Jasper learns lessons of race hate

Click to follow
The Independent Online
THE TOWN of Jasper will start to breathe again today, as its traumatic year in the spotlight draws to a close. The murder of a black man, dragged to his death behind a pick-up truck, has focused attention on white race hatred and made the town into a symbol of larger national problems.

John William King, found guilty on Tuesday of killing James Byrd in June last year, will be sentenced today and the death penalty is an option.

In court yesterday, Kingstared blankly ahead. Wearing a bullet-proof vest and a turtleneck to hide Nazi SS tattoos, he was flanked by Texas Rangers in their customary stetsons.

There were journalists from across the US, and security was tight to stop any demonstrations of the type that have shocked Jasper over the past year. The Ku-Klux-Klan and other white supremacist groups have used the trial to gain publicity. In response, black groups such as the New Black Panthers have staged counter-demonstrations, raising fears that they would clash in the courthouse square.

If Mr King is sentenced to death, there will be few tears shed for him in Jasper. Mr Byrd's sister, Stella Bromley, said yesterday that the killer should receive the most severe penalty allowed by the law: "If that is the death penalty, then I welcome it."

Customers in June Bug's Club and Grill, one of the few places alcohol is sold locally, said they hoped Mr King would get the death penalty, and regretted the image that the town had acquired. "This is not a hate community," said Ray Parton, who works for the local radio station.

The Rev Jesse Jackson, a black community leader, said: "Justice has been served and it closes one chapter in this tragic story." But he opposed the death penalty: "Killing will not stop race supremacists. Capital punishment is not a deterrent for crimes such as those committed by Mr King, and it will not be a deterrent."

Two more suspects, Shawn Berry and Lawrence Russell Brewer, will go on trial shortly.

With Mr King, they were said to have planned to set up a local chapter of a racist group, the Confederate Knights of America. The horrifying manner of Mr Byrd's killing has focused America's attention on racism.

He was picked up while walking down a country road and, according to prosecutors, was beaten up and chained to the back of the truck. Still alive, he was dragged for miles. His head and arm were torn from his body, and his remains were dumped at the gates of the town cemetery.

Jasper, population 8,000, is mixed, with a black mayor and a white sheriff. Over the past year, the town has tried to learn from the murder, and to break down some of the barriers of race. There have been prayer vigils, and meetings to discuss the problems of racism.

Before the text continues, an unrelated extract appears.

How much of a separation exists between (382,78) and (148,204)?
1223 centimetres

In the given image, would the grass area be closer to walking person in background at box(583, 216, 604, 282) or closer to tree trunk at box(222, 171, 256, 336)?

The townspeople were relieved by the verdict. "You can't put up with this stuff, you can't tolerate it," said the Jasper County District Attorney, Guy James Gray.

Civil rights activists want to use the incident to press for tougher penalties against "hate" crimes involving race, gender, sexual orientation or religion.

Kweisi Mfume, president of the National Association for the Advancement of Coloured People, said: "The verdict in the James Byrd trial is a sad victory ... Hate is still a very destructive force in America and requires the strongest sanctions and penalties that the law can provide."